Extended self: Belk (1988) – no SM, no virtual worlds, no Internet, no smart phones. Today, with digital technology
the self-extended formulation has been extended. Our possessions are part of our selves. The categories of the
extended self are: our body, ideas, experiences, people, places and things to which we feel attached (the last 3 are
the most extended). The self is seen as embodied and material things extend it. Possessions form impressions about
us and create individual and collective memory. The self is constantly changing and gifts, photos and souvenirs are
memories.

5 changes emerging from the digital age:

1. Dematerialization of possessions: info, communication, photos, books, music, games and messages are invisible
and immaterial, stored in hard disks, devices or clouds. This is a new collecting with ease of acquisition and
sharing with others.
 Attachment and singularization: virtual goods are positioned between the material and imaginary world,
but they lack material substance. But there’s no completely immaterial consumption: we spend money when
we buy virtual goods or services and they are able to satisfy our desires as material goods. Their use is just
restricted to certain situations. Digital and material goods are different, but digital ones can stimulate
consumer desire, make real dreams and fantasies (being a magician) and facilitate experimentation. These
identities are virtual but our identity and sense of self are subject to reform. E.g., online shopping, avatar
clothes, virtual furniture in games that would be difficult to buy in real life. Consumers get attached to them
(due to the time spent to acquire them) and develop fear of loss (leading to backups), thus extending their
self. Virtual goods as photos are now one of the most valued. E.g., singularizing is receiving a gift online.

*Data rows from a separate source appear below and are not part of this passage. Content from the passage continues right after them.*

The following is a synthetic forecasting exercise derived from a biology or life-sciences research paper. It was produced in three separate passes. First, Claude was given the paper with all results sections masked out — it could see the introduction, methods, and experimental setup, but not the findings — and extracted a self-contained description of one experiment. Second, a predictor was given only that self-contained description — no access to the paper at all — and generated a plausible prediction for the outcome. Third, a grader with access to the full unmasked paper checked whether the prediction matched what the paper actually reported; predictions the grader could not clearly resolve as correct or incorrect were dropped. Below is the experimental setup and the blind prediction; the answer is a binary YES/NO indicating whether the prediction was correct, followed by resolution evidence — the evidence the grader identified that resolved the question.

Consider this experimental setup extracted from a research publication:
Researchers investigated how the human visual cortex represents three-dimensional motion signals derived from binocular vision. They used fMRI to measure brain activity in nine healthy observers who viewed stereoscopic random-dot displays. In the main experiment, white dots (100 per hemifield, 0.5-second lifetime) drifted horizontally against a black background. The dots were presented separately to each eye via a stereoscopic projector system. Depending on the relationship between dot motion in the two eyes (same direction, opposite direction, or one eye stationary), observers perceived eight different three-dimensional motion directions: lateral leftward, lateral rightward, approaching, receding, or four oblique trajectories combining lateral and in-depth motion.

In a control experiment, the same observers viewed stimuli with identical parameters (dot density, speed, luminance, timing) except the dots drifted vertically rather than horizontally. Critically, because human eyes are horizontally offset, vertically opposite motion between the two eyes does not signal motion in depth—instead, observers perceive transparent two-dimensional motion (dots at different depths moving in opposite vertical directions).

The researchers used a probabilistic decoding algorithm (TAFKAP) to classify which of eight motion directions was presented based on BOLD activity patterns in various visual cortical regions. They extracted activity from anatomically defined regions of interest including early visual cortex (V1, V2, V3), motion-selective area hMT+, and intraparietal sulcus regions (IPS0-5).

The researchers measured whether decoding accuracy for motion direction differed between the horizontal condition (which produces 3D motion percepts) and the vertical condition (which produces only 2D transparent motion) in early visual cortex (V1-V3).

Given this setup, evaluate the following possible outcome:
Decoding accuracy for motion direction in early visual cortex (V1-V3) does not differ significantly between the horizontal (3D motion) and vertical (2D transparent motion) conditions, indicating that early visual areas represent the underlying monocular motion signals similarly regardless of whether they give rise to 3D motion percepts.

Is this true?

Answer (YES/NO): NO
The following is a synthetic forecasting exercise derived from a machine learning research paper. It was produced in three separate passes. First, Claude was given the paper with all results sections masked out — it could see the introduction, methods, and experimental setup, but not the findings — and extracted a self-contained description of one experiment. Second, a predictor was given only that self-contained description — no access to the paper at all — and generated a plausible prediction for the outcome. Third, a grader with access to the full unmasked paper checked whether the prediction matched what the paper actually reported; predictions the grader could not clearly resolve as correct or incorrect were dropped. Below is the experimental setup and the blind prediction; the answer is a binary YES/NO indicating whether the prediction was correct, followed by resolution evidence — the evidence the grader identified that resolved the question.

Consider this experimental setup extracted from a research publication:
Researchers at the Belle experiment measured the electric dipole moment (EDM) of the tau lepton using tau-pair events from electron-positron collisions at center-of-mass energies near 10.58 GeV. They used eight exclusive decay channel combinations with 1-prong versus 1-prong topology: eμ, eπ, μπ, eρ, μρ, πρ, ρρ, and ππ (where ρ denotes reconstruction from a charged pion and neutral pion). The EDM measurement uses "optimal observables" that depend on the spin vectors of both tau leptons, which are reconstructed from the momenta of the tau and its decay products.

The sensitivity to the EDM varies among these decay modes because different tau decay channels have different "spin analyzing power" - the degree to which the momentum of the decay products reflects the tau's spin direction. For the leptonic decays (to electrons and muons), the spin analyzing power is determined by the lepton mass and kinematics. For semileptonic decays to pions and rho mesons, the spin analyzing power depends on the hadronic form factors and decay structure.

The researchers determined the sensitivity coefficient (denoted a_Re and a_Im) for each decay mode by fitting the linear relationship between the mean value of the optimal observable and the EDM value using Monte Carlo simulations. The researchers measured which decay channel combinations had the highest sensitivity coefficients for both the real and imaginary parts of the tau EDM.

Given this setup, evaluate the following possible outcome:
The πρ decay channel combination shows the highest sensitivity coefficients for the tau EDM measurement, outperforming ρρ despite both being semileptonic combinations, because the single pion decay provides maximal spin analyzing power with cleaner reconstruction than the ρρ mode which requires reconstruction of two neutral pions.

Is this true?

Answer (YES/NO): NO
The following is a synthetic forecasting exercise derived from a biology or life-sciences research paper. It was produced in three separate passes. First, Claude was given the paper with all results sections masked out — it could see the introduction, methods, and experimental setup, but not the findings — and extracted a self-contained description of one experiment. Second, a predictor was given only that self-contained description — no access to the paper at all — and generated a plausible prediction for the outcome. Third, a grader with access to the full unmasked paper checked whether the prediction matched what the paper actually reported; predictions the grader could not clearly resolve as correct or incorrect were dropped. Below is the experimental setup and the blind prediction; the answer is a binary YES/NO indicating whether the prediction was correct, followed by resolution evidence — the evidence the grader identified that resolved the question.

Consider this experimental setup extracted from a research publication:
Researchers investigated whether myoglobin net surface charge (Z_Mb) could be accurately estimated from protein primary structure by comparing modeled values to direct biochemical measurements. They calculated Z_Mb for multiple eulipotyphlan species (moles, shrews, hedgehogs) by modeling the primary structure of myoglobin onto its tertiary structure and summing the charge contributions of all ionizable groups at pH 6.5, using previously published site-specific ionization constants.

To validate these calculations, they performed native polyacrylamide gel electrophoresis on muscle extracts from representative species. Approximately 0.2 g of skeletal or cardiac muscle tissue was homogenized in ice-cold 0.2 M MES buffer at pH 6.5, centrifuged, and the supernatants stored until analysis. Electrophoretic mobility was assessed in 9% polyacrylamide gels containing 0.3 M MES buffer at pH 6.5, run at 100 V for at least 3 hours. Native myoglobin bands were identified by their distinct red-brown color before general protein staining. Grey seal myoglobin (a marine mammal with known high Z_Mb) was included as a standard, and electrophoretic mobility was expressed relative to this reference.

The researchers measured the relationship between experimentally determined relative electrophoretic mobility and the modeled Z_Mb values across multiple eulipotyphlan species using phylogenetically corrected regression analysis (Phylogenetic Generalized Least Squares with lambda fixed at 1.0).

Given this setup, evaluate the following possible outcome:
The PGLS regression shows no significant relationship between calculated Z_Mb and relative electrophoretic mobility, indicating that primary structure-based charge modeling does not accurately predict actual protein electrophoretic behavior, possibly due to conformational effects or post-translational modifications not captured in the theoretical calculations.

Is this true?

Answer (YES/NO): NO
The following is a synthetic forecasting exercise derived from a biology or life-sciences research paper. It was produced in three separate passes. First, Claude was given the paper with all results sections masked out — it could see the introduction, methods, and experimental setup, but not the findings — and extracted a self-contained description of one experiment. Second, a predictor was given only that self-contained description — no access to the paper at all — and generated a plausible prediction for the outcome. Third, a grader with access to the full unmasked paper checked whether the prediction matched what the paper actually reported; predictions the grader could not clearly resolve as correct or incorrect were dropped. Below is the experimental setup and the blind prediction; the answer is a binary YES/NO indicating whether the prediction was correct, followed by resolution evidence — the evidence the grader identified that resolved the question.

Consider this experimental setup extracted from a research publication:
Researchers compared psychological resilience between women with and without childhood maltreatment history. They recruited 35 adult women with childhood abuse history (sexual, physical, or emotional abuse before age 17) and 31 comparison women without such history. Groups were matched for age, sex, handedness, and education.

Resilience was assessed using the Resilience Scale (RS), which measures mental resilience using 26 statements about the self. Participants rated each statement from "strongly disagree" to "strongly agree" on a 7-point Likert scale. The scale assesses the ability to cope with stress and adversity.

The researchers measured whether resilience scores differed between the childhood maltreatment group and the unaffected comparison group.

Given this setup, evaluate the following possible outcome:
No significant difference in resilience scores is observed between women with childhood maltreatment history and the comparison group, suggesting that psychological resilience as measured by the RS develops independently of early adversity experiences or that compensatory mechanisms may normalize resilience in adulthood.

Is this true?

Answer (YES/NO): NO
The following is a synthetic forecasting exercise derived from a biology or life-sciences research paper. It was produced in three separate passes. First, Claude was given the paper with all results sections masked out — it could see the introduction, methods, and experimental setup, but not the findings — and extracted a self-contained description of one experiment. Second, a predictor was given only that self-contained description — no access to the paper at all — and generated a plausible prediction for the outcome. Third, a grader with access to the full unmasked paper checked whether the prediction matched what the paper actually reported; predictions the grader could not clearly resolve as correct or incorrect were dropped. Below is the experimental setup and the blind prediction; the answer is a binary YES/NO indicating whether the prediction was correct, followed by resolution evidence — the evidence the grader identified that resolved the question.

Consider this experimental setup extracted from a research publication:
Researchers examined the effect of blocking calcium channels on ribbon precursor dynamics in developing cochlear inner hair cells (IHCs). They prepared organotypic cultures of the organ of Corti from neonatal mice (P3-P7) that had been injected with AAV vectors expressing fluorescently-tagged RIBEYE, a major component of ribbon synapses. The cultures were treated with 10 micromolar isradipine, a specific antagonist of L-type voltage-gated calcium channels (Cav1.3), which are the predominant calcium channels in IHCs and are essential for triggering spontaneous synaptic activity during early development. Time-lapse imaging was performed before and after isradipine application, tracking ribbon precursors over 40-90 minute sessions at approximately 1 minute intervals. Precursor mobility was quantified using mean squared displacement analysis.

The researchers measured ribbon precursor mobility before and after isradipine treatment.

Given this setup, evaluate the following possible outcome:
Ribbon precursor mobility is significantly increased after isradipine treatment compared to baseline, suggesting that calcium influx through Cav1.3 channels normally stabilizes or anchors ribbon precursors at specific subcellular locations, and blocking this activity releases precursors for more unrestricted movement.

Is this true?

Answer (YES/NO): NO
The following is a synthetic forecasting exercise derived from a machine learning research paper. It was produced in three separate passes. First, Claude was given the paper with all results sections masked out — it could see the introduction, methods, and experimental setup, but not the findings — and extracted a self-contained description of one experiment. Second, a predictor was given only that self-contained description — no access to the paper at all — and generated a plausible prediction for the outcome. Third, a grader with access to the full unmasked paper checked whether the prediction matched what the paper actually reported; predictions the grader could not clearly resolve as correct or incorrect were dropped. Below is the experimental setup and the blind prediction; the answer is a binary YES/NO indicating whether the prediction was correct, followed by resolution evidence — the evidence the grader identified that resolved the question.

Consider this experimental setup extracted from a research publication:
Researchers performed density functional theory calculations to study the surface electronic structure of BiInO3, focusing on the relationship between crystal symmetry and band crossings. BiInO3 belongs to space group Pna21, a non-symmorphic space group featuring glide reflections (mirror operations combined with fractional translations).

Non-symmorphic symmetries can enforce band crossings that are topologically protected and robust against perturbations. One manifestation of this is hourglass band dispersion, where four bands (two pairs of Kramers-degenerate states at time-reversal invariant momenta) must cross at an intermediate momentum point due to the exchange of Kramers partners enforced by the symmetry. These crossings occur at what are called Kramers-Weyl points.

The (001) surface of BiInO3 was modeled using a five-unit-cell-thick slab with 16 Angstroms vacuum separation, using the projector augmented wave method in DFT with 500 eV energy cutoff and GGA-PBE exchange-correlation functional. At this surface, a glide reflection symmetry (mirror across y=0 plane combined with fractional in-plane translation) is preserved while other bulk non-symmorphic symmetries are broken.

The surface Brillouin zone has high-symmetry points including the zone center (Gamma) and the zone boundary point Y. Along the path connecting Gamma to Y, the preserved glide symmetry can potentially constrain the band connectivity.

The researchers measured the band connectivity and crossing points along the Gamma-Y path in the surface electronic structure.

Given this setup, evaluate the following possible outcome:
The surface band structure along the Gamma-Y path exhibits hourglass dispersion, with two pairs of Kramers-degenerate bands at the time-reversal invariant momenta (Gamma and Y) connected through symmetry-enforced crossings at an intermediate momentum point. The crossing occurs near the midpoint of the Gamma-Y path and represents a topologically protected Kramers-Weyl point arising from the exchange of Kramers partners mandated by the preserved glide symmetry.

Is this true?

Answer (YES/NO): NO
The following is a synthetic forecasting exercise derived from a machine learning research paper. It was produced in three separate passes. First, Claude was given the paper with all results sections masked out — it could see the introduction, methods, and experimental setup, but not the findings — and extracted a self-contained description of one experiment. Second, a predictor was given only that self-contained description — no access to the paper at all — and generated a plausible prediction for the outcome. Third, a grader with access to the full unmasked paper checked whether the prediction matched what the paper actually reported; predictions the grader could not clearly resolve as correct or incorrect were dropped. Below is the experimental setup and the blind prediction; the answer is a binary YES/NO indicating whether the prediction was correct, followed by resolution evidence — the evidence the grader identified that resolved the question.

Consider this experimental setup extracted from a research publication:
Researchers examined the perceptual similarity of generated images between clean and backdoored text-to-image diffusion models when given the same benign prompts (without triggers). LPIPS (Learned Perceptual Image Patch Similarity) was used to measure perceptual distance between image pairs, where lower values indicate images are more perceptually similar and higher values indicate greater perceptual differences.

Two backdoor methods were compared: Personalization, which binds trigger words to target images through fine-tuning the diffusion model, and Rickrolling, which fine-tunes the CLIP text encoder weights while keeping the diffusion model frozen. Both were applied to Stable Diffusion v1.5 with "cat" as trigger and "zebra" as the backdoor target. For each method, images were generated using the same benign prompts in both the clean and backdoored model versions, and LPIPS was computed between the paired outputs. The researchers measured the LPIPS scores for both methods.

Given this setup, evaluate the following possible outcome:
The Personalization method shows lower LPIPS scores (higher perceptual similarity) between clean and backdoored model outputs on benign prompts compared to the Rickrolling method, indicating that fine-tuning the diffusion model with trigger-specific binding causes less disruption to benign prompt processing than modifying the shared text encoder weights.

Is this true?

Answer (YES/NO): NO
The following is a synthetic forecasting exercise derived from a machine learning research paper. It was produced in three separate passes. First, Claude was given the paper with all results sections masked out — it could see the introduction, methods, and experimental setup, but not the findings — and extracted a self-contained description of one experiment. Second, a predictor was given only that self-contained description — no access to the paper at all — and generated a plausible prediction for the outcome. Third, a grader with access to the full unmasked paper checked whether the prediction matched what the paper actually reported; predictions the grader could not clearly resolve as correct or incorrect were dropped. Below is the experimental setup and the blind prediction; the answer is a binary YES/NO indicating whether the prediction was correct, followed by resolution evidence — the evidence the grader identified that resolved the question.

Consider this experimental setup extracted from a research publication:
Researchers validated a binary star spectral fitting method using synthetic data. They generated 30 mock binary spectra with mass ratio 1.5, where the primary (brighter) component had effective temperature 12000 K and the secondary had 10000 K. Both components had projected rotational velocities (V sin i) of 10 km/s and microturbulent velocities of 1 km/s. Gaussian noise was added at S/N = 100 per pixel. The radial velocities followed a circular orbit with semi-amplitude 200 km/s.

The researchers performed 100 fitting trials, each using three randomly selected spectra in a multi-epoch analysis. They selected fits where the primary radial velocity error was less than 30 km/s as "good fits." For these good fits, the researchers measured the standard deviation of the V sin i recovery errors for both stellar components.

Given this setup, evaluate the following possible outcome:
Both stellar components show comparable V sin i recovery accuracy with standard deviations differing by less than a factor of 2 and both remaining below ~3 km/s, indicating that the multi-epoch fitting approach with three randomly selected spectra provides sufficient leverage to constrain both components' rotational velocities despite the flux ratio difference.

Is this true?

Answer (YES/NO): NO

 Lack: some people consider digital goods as less authentic due to the less physical presence and ease to be
reproduced (not unique). They also lack the aura. FB friends may compose our extended self only when they
are online. Young people see digital possessions more as past f their self.
2. Reembodiment: breakout of the visual: losing the physical body, taking on whatever persona we wish.
Discrimination turns into equality. We use photoshop. We are disembodied and reembodied in avatars (digital
representations of ourselves), photos and videos. Creating an avatar is a progressive process (giving a name,
learning to operate it) and we start to identify with it. Avatar is partly ourselves and partly a separate entity. It
represents our ideal self, possible selves and aspirational selves. We are the avatar and can do self-
experimentations, finding out who we are by being who we want to be. While we’re wearing a mask, we can’t
see ourselves and rely on others’ feedback, but with the avatar we are inside, anonymous, but also outside
looking at ourselves.
 Attachment to avatars: players get attached to them or see them as children. They can have memories with
the avatar of interactions with other avatars.
 Effects: differences between our avatar and real body may have effects on our behavior. A tall avatar
increases confidence. The mind is reembodied and extended into an avatar.
 Multiplicity: multiple characters/alts to gain anonymity or explore different personalities. There can be
multiple selves in online activities, but having multiple personas is difficult in a digital age (with FB containing
different audiences). There is no singular core self, even if digital extended self leads us to perceive control
over possession and to feel that they are part of us.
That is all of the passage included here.